It is also objected that the notice mailed to the stockholders was not mailed until the day upon which it was provided by the resolution of the trustees that proceedings might be brought to enforce payment. The notice was, however, duly published, and was served by mail long before any action was brought. The resolution did not provide when notice should be served by mail. And in this respect, the notice, being given long before suit was brought, was sufficient. (2 Beach on Corporations, sec. 57.)

It is also urged that the board of directors exceeded their powers, in this, that in the resolution for the "call" it was provided that on default in payment the attorney for the bank was authorized to take such action as may be by him deemed necessary to enforce the collection of the amount due from each stockholder. It is sufficient answer to this to say that this suit was brought by duly licensed attorneys. We must presume, in the absence of a showing to the contrary, that they were duly authorized to bring this suit. If, as contended for, the authorization in the resolution was void as being a delegation of power by the trustees, the board may *450 have subsequently directed this particular suit to be brought by these particular attorneys.

It is also urged that the transfer of stock to defendant is void, and therefore he is not a stockholder, for the reason that the transfer was made while the bank was in liquidation. Upon this point there seems to be some confusion in the record, but the settled statement on the motion for new trial shows that the bank went into liquidation January 20, 1895, while the stock was transferred to defendant January 3, 1895. Taking the statement as correct — and we are bound by it, we think, in considering an appeal from an order denying a motion for a new trial — the question presented by appellant does not arise on the record.

The order is affirmed.

Harrison, P. J., and Cooper, J., concurred.

SET TASKS —
[1] Answer these about the court opinion:
(a) What does the opinion say the resolution of the trustees did not provide?
(b) On what date did the bank go into liquidation?
(c) On what date was the stock transferred to the defendant?
[2] Write what comes next in the court opinion, picking up after its final line.

ENTRIES SHOWN —
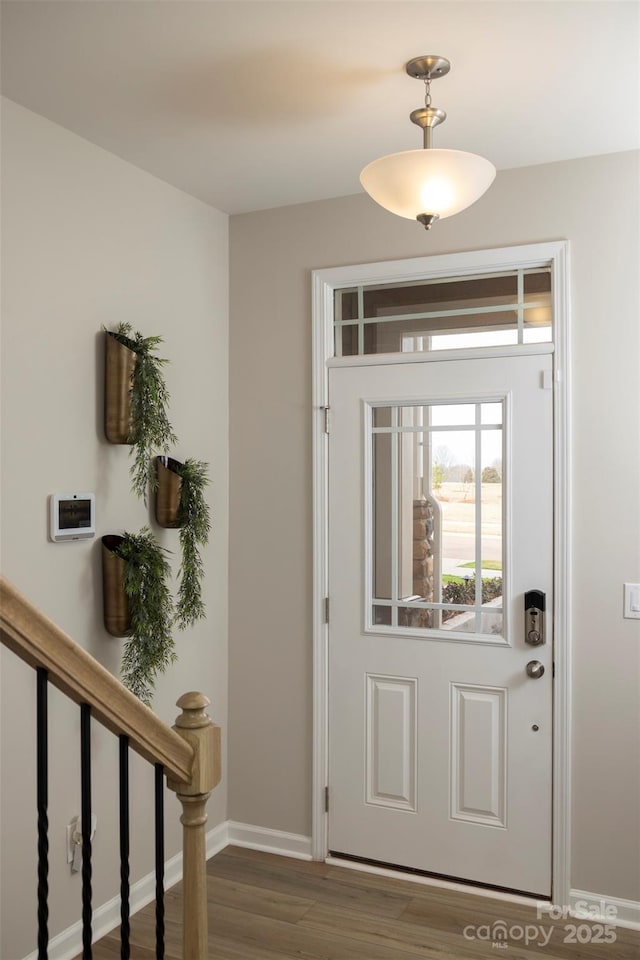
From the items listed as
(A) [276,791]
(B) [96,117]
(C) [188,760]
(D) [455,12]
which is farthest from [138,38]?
(A) [276,791]

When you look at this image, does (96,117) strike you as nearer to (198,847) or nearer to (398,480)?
(398,480)

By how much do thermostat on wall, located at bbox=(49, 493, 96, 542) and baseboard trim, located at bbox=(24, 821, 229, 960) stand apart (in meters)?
1.26

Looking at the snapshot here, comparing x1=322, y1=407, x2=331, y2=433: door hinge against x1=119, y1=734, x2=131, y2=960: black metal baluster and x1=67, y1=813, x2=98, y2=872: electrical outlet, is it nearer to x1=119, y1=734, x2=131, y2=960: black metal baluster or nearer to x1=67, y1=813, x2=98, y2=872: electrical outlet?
x1=67, y1=813, x2=98, y2=872: electrical outlet

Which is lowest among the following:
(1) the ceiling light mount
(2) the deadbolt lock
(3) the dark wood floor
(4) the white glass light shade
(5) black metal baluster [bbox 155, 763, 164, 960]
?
(3) the dark wood floor

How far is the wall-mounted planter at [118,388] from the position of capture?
8.92ft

EXPECTED RESPONSES —
[1]
(a) It did not provide when notice should be served by mail.
(b) January 20, 1895.
(c) January 3, 1895.

[2]
A petition for a rehearing of this cause was denied by the district court of appeal on January 10, 1906, and the following opinion was then rendered:






Addendum

Appellant, in his petition for a rehearing, asks us to determine a point not passed on in the opinion heretofore filed in this case, viz., as to the validity of a transfer of stock made after the banking corporation went into insolvency. The findings of the court show that the corporation went into insolvency May 1, 1894, and that the transfer of stock took place January 3, 1895. Appellant contends that under these facts the transfer of stock was void. If he be correct in this latter contention, defendant did not in any sense become a stockholder of the corporation plaintiff, and the result is that the findings in this case do not support the judgment. Indeed, in appellant's petition for a rehearing he so contends. We quote his language: "He [appellant] in effect contends that the judgment is not sustained by the findings. Surely a statement on motion for a new trial cannot be made to take the place of the court's findings for the purpose of sustaining the judgment that is otherwise unsupported by the findings" In thus stating his contention counsel has overlooked the rule that on an appeal from an order denying a motion for a new trial the point that the findings do not support the judgment *451 cannot be considered. Such a point must be presented by an appeal from the judgment. This is the rule laid down inThompson v. Los Angeles Co., 125 Cal. 270, [57 P. 1015], cited by appellant, and in Re Westerfield, 96 Cal. 113, [30 P. 1104], Wheeler v. Bolton, 92 Cal. 159, [28 P. 558],Brison v. Brison, 90 Cal. 323, [27 P. 186], and other cases. The appeal in this case is from an order denying the motion for a new trial, and is not an appeal from the judgment.

Petition for rehearing is denied.

Harrison, P. J., and Cooper, J., concurred.

A petition to have the cause heard in the supreme court, after judgment in the district court of appeal, was denied by the supreme court on February 8, 1906.